(a) 5445:- Sum of the given digits at odd places = 5 + 4 = 9
Sum of the given digits at even places = 4 + 5 = 9
Difference = 9 – 9 = 0
As the difference between the sum of the digits at odd places and sum of the digits at even place is 0.
Therefore, 5445 is divisible by 11.
(b) 10824:-
Sum of the given digits at odd places = 4 + 8 + 1 = 13
Sum of the given digits at even places = 2 + 0 = 2
Difference = 13 – 2 = 11
The difference between the sum of the digits at odd places and the sum of the digit at even places is 11. Which is divisible by 11. Therefore 10824 is divisible by 11.
(c) 7138965:-
Sum of the given digits at odds places = 5 + 9 + 3 + 7 = 24
Sum of the given digits at even places = 6 + 8 + 1 = 15.
Difference = 24 – 15 = 9.
The difference between the sum of the digits at odd places and the sum of digits at even place is 9,
Which is not divisible by 11.
∴ 7138965 is not divisible by 11.
(d) 70169308:-
Sum of the digits at odd places = 8 + 3 + 6 + 0 = 17
Sum of digits at even places = 0 + 9 + 1 + 7 = 17
Difference = 17 – 17 = 0
As the difference between the sum of the digits at odd places and the sum of the digits at even place is 0.

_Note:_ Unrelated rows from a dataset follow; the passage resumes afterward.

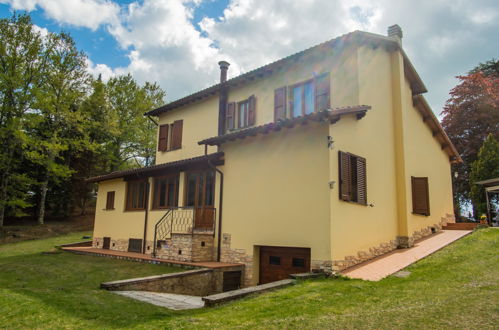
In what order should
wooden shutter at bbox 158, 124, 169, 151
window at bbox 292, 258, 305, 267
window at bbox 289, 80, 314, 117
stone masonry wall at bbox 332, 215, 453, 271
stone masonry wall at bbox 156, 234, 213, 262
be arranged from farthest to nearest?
1. wooden shutter at bbox 158, 124, 169, 151
2. window at bbox 289, 80, 314, 117
3. stone masonry wall at bbox 156, 234, 213, 262
4. window at bbox 292, 258, 305, 267
5. stone masonry wall at bbox 332, 215, 453, 271

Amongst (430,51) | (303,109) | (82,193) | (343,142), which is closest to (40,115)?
(82,193)

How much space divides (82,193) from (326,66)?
83.3ft

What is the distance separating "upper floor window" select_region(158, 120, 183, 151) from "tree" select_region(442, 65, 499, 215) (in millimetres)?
19056

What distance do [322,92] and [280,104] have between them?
1691 millimetres

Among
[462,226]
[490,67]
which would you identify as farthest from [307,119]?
[490,67]

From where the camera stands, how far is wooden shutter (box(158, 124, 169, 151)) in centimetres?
1756

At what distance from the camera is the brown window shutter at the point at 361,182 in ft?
33.0

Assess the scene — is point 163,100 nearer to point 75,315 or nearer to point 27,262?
point 27,262

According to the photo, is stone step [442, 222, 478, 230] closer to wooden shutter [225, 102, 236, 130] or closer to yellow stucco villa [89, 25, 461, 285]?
yellow stucco villa [89, 25, 461, 285]

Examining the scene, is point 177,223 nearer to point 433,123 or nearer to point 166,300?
point 166,300

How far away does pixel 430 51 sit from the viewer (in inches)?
448

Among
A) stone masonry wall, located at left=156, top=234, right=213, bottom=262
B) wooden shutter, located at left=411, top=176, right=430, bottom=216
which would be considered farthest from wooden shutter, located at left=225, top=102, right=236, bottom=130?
wooden shutter, located at left=411, top=176, right=430, bottom=216

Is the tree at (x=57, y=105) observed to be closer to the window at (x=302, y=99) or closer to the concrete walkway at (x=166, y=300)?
the window at (x=302, y=99)

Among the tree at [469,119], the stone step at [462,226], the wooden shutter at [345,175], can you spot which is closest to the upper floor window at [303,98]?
the wooden shutter at [345,175]
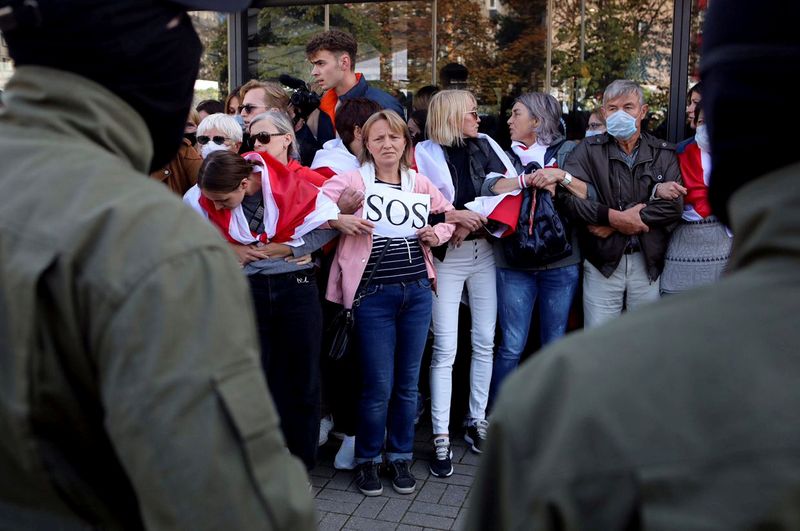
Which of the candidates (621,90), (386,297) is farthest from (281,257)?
(621,90)

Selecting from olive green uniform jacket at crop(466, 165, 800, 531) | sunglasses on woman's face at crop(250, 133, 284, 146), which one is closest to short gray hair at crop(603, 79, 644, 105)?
sunglasses on woman's face at crop(250, 133, 284, 146)

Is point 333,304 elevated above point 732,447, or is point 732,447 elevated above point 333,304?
point 732,447

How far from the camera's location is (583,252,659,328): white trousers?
17.0 ft

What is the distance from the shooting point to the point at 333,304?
4.86 m

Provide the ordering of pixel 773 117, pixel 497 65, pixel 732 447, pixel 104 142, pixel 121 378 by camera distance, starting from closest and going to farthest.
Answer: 1. pixel 732 447
2. pixel 773 117
3. pixel 121 378
4. pixel 104 142
5. pixel 497 65

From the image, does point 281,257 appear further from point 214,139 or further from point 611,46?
point 611,46

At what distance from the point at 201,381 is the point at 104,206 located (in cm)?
28

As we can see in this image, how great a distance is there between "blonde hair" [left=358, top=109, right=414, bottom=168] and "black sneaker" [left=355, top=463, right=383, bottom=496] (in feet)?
5.45

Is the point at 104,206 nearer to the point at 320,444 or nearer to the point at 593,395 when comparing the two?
the point at 593,395

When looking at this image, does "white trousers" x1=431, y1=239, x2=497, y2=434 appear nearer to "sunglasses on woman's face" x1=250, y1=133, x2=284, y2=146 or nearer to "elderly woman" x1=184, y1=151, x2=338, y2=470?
"elderly woman" x1=184, y1=151, x2=338, y2=470

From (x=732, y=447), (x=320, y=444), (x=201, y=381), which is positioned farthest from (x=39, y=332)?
(x=320, y=444)

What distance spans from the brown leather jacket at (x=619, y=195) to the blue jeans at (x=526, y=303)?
0.80ft

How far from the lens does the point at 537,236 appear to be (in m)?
4.98

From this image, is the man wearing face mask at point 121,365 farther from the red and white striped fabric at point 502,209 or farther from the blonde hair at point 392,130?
the red and white striped fabric at point 502,209
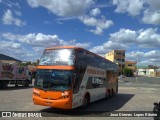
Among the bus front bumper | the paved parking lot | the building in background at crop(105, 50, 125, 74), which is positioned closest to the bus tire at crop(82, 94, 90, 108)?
the paved parking lot

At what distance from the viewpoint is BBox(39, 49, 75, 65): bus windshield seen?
1445 centimetres

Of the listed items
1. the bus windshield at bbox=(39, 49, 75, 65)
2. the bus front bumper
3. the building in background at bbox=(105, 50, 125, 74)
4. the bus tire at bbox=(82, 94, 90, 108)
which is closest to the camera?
the bus front bumper

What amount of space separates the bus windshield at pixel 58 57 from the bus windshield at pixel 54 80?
520 millimetres

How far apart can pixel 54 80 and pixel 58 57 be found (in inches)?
51.1

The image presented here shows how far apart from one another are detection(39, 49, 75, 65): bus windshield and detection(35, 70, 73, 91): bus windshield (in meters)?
0.52

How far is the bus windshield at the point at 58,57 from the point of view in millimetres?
14453

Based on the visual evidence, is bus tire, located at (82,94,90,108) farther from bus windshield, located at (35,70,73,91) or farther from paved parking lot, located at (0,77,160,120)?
bus windshield, located at (35,70,73,91)

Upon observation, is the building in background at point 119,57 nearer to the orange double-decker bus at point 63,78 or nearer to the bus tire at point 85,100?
the bus tire at point 85,100

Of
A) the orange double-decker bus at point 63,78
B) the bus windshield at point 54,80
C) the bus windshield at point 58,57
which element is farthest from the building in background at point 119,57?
the bus windshield at point 54,80

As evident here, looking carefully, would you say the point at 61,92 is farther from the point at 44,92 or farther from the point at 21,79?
the point at 21,79

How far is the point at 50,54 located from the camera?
1508 centimetres

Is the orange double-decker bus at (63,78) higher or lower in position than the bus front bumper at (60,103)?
higher

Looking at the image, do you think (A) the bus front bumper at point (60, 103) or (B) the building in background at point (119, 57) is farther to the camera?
(B) the building in background at point (119, 57)

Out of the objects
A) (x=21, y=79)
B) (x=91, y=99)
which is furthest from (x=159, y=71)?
(x=91, y=99)
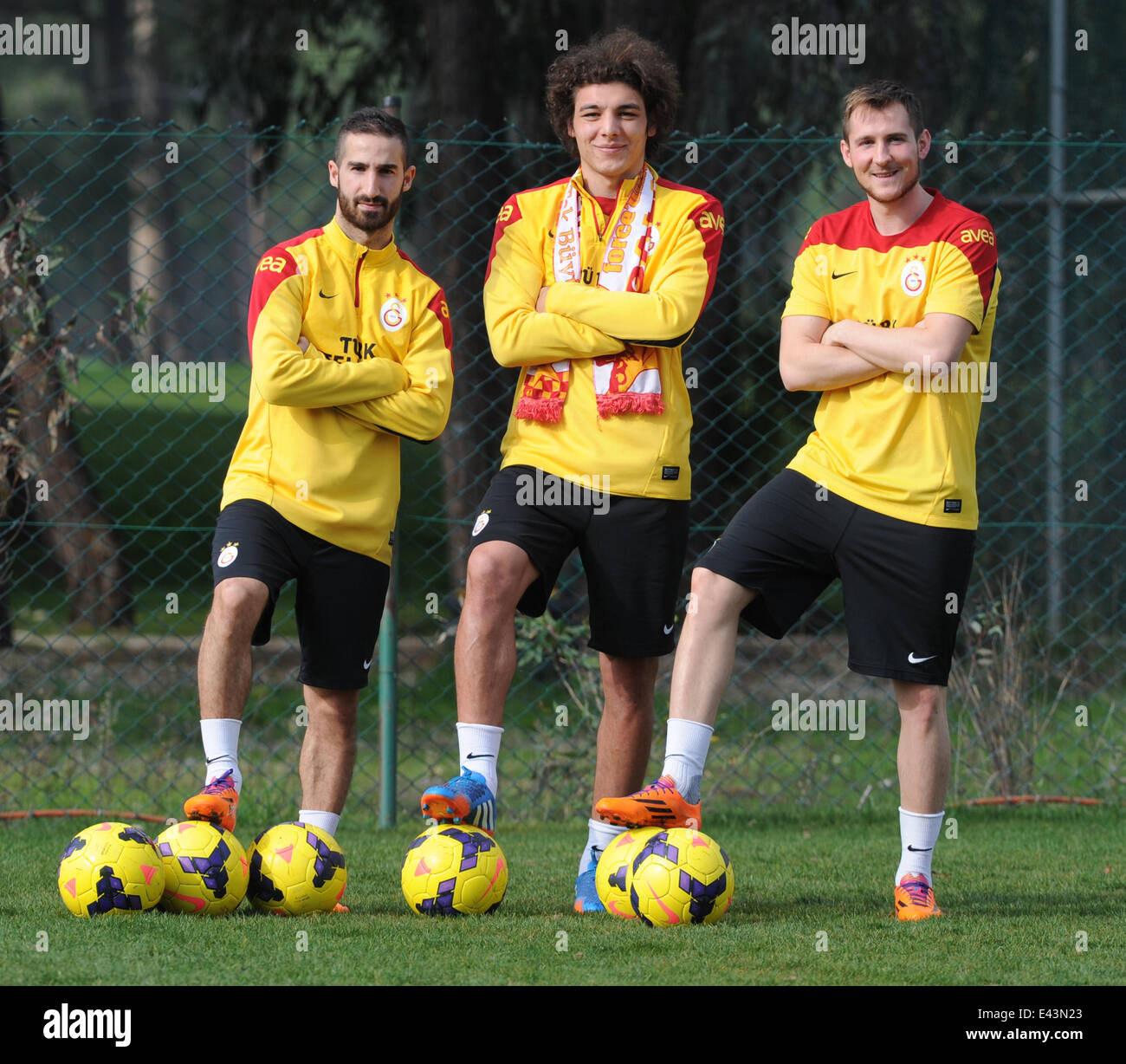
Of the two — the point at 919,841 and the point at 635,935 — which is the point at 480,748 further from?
the point at 919,841

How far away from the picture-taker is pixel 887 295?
469cm

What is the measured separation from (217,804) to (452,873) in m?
0.72

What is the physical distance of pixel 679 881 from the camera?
429 centimetres

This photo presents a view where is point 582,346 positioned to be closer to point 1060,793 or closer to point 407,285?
point 407,285

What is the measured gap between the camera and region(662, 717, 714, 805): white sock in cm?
451

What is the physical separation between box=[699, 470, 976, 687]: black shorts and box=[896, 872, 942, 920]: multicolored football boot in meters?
0.61

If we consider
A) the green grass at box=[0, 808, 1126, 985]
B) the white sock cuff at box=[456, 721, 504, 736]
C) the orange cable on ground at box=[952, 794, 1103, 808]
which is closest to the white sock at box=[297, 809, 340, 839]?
the green grass at box=[0, 808, 1126, 985]

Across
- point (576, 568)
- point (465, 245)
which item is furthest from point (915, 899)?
point (465, 245)

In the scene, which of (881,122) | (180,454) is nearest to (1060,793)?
(881,122)

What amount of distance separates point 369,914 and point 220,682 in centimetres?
83

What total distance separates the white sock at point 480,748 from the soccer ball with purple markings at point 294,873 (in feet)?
1.61

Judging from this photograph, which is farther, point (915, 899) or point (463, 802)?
point (915, 899)

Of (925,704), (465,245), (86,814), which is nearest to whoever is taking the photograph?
(925,704)

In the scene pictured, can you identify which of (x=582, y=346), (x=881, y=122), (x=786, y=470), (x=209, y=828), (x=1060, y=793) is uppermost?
(x=881, y=122)
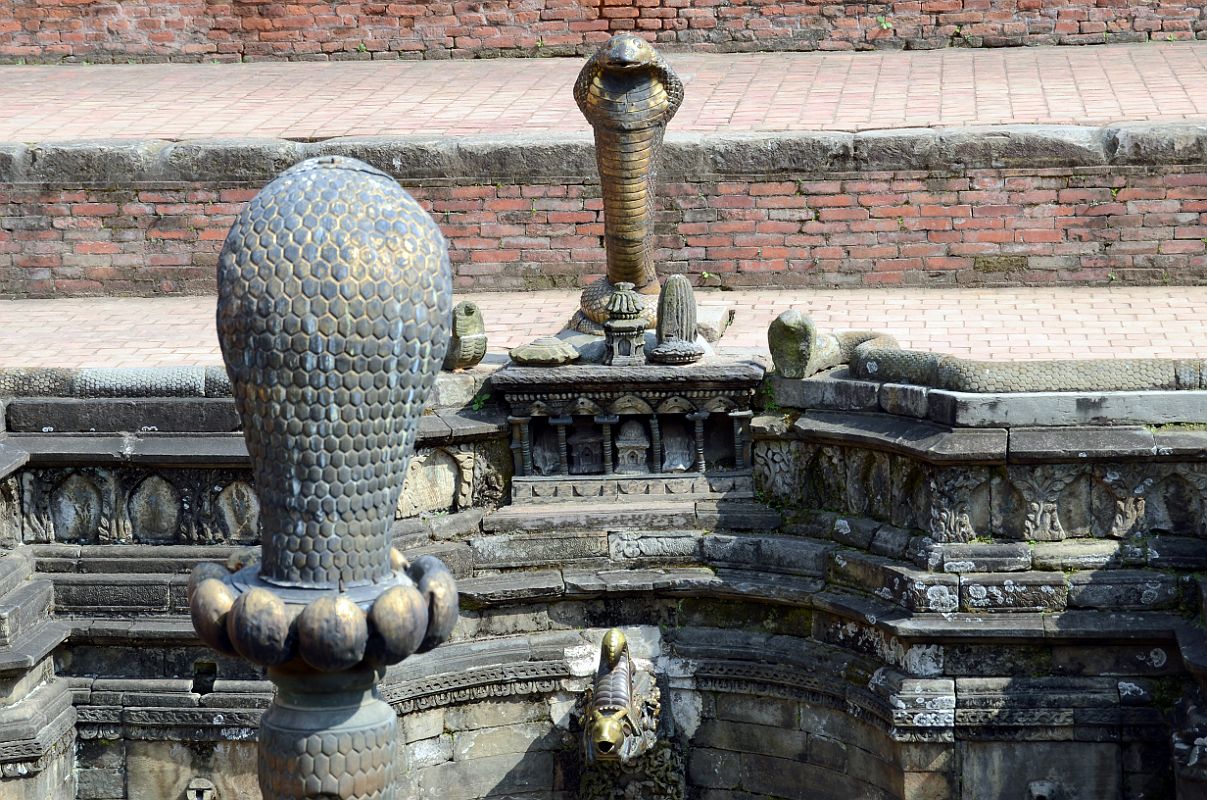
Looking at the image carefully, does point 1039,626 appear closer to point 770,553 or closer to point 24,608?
point 770,553

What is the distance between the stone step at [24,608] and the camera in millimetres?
8219

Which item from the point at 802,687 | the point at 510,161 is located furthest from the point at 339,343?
the point at 510,161

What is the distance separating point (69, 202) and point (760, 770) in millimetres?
5676

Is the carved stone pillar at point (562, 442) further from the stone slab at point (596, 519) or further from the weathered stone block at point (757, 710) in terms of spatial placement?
the weathered stone block at point (757, 710)

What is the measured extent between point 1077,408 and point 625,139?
2.68m

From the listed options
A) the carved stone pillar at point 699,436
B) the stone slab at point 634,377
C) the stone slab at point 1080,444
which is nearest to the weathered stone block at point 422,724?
the stone slab at point 634,377

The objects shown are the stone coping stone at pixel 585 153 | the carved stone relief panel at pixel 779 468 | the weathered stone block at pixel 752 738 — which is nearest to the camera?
the weathered stone block at pixel 752 738

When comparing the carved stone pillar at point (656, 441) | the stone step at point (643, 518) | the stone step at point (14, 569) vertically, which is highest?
the carved stone pillar at point (656, 441)

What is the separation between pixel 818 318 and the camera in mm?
10328

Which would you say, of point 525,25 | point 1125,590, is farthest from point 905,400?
point 525,25

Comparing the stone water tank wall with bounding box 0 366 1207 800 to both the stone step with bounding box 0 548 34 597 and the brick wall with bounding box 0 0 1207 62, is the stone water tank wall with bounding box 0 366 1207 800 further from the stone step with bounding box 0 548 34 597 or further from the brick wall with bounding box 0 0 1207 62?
the brick wall with bounding box 0 0 1207 62

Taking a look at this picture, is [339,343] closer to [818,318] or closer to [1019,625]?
[1019,625]

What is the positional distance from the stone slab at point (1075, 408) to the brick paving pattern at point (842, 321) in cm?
100

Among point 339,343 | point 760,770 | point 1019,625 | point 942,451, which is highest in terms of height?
point 339,343
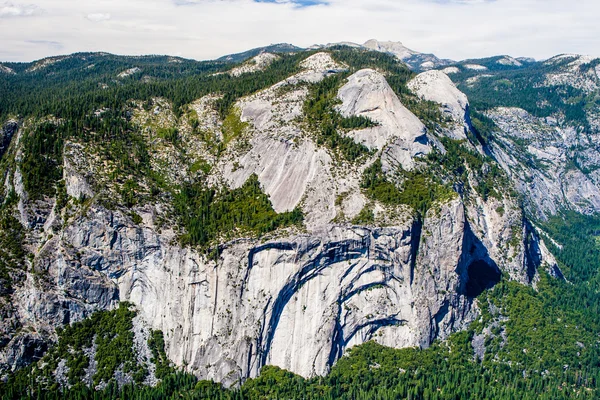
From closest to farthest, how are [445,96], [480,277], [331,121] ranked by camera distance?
[480,277]
[331,121]
[445,96]

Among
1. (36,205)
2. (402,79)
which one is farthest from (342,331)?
(402,79)

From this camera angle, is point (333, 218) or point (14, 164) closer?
point (333, 218)

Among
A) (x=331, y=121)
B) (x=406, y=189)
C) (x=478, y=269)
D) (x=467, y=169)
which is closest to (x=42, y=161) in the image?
(x=331, y=121)

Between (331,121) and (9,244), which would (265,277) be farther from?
(9,244)

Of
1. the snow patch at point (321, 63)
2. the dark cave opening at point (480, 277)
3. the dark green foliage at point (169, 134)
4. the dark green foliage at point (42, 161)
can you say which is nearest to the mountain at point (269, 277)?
the dark green foliage at point (42, 161)

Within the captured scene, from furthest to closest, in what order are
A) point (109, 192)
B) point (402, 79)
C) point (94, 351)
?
point (402, 79), point (109, 192), point (94, 351)

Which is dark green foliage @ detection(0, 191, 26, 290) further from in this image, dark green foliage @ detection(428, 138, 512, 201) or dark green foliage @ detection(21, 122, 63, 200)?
dark green foliage @ detection(428, 138, 512, 201)

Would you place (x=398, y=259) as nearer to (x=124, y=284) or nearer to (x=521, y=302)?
(x=521, y=302)

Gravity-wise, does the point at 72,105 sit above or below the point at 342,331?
above

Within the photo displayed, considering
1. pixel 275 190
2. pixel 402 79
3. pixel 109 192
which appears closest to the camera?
pixel 109 192
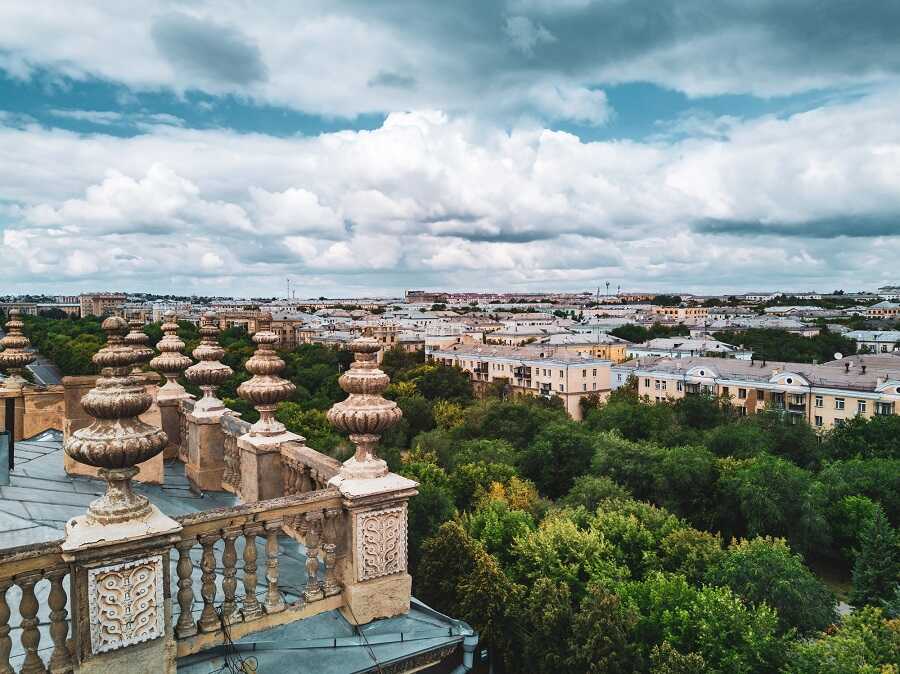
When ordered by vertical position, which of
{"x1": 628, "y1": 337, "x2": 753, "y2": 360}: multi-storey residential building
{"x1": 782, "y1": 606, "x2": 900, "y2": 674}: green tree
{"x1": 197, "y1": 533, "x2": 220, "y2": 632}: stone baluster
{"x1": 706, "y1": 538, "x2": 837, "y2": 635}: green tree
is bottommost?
{"x1": 706, "y1": 538, "x2": 837, "y2": 635}: green tree

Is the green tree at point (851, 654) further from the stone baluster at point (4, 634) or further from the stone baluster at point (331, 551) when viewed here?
the stone baluster at point (4, 634)

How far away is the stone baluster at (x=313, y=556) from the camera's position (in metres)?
5.82

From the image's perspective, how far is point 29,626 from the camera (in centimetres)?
431

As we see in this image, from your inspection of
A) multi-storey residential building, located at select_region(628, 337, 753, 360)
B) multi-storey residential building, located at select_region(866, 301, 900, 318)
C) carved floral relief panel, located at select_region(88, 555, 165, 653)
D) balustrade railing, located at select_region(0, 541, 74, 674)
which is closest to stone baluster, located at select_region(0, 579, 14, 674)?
balustrade railing, located at select_region(0, 541, 74, 674)

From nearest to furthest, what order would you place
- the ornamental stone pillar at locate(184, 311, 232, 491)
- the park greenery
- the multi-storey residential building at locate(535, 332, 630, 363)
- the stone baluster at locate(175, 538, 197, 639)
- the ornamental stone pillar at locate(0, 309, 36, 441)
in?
the stone baluster at locate(175, 538, 197, 639), the ornamental stone pillar at locate(184, 311, 232, 491), the ornamental stone pillar at locate(0, 309, 36, 441), the park greenery, the multi-storey residential building at locate(535, 332, 630, 363)

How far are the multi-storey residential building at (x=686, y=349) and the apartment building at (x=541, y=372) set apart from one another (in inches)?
537

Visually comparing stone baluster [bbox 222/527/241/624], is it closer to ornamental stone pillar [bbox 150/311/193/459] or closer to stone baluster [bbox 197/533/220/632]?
stone baluster [bbox 197/533/220/632]

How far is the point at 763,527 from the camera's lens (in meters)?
31.0

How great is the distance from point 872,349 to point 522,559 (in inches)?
3899

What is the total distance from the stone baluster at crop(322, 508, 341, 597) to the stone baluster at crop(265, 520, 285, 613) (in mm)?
419

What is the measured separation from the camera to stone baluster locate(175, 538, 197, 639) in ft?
16.8

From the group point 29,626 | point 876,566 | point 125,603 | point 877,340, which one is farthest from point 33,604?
point 877,340

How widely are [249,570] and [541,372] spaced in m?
67.6

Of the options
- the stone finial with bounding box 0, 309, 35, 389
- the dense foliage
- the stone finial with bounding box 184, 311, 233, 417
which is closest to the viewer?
the stone finial with bounding box 184, 311, 233, 417
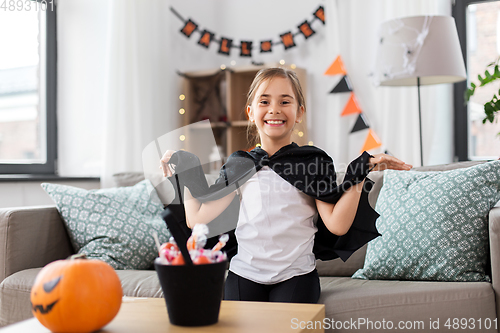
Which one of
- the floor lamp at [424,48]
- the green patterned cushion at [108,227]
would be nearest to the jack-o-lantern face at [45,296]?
the green patterned cushion at [108,227]

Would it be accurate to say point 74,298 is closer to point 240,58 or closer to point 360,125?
point 360,125

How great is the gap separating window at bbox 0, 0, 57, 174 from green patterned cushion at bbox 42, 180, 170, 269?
900mm

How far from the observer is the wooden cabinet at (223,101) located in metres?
3.35

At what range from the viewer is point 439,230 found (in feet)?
5.00

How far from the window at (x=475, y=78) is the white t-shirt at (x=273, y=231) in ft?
6.83

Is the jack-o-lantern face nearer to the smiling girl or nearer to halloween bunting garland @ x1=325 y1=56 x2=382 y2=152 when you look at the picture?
the smiling girl

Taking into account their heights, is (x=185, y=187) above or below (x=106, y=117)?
below

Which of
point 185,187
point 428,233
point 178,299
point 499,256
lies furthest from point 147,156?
point 499,256

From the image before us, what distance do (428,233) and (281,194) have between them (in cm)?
55

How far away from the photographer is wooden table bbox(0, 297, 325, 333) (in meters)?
0.81

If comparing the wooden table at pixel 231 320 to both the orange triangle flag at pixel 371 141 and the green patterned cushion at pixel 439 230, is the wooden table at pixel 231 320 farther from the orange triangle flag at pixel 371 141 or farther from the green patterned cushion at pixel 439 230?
the orange triangle flag at pixel 371 141

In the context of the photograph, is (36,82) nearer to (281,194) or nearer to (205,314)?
(281,194)

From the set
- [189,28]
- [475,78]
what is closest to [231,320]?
[475,78]

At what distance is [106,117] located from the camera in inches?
108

Therefore, 70169308 is divisible by 11.
(e) 10000001:-
Sum of the digits at odd places=1 1
Sum of the digits even place = 1
Difference = 1 – 1 = 0
As the difference the sum of the digits at odd places and the sum of the digits at even places is 0. therefore 10000001 is divisible by 11.
(f) 901153:-
Sum of the digits at odd places = 3 + 1 + 0 = 4.
Sum of the digits at even places = 5 + 1 + 9 = 15
Difference = 15 – 4 = 11
The difference between the sum of the digits at odd places and the sum of the digits at even places is 11, Which is divisible by 11.
Therefore, 901153 is divisible by 11.